The data →
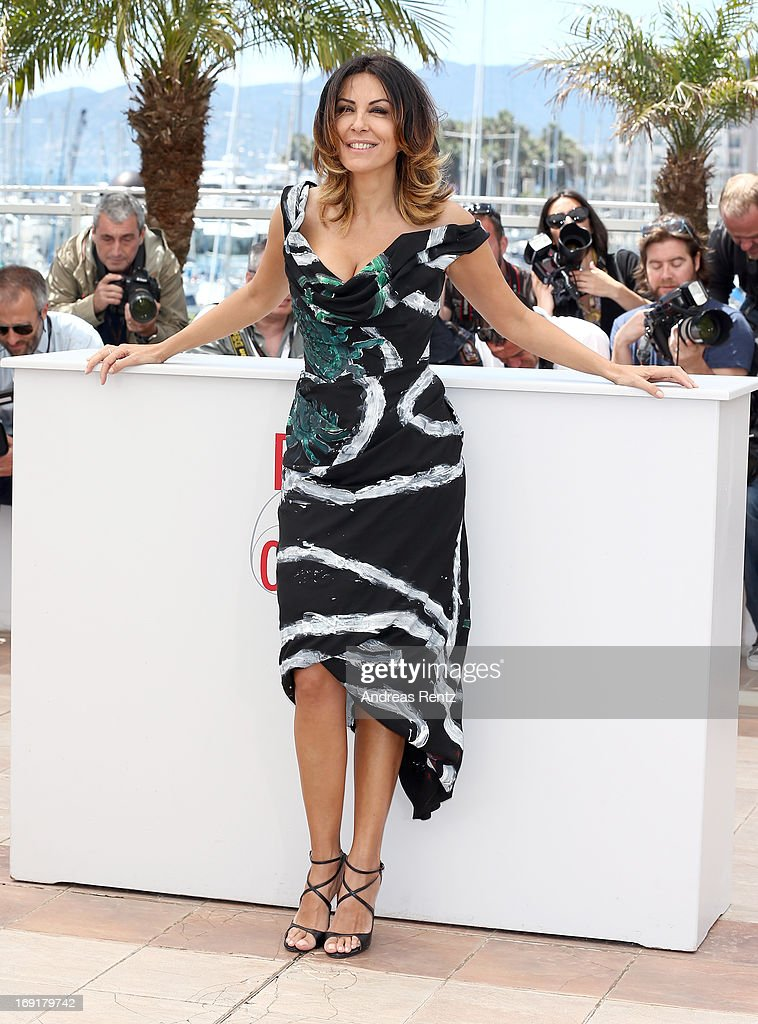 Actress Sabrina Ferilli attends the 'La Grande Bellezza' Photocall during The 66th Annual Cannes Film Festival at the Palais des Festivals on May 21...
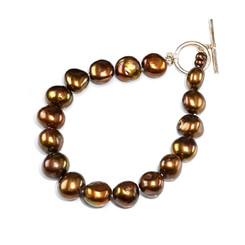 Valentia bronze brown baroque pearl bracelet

---

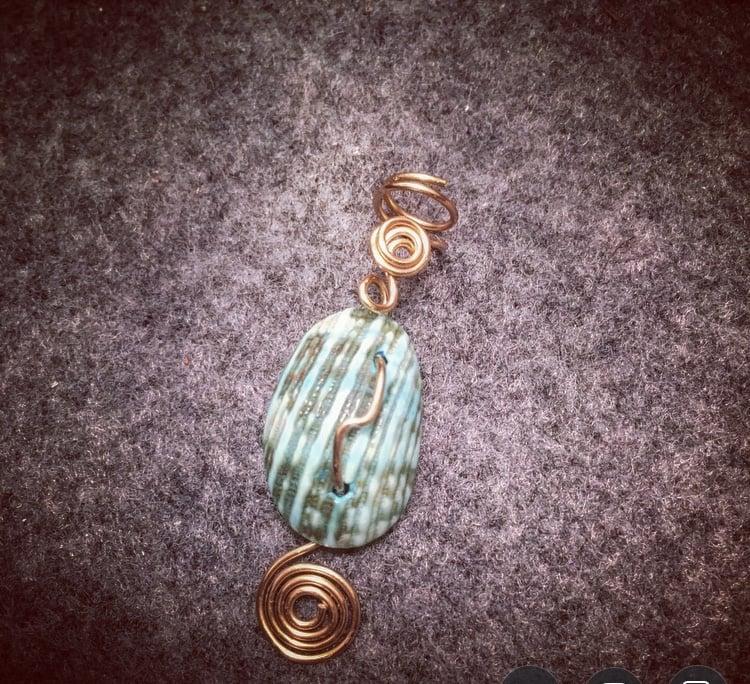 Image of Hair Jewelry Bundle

...

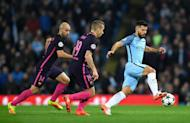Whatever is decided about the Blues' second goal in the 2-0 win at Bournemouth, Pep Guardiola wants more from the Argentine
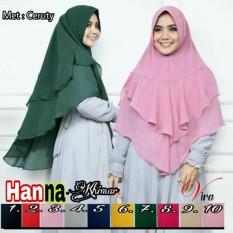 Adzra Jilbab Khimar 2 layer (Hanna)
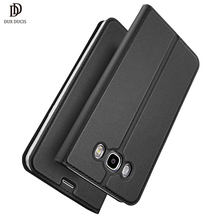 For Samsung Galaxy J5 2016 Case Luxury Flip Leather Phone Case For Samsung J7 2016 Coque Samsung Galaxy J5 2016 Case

Work instruction → In the data above, start at the line holding "Actress Sabrina Ferilli" and stop after the line holding "Valentia bronze brown baroque pearl bracelet"; write out those lines exactly, without pictures.

Reply →
 Actress Sabrina Ferilli attends the 'La Grande Bellezza' Photocall during The 66th Annual Cannes Film Festival at the Palais des Festivals on May 21...
 Valentia bronze brown baroque pearl bracelet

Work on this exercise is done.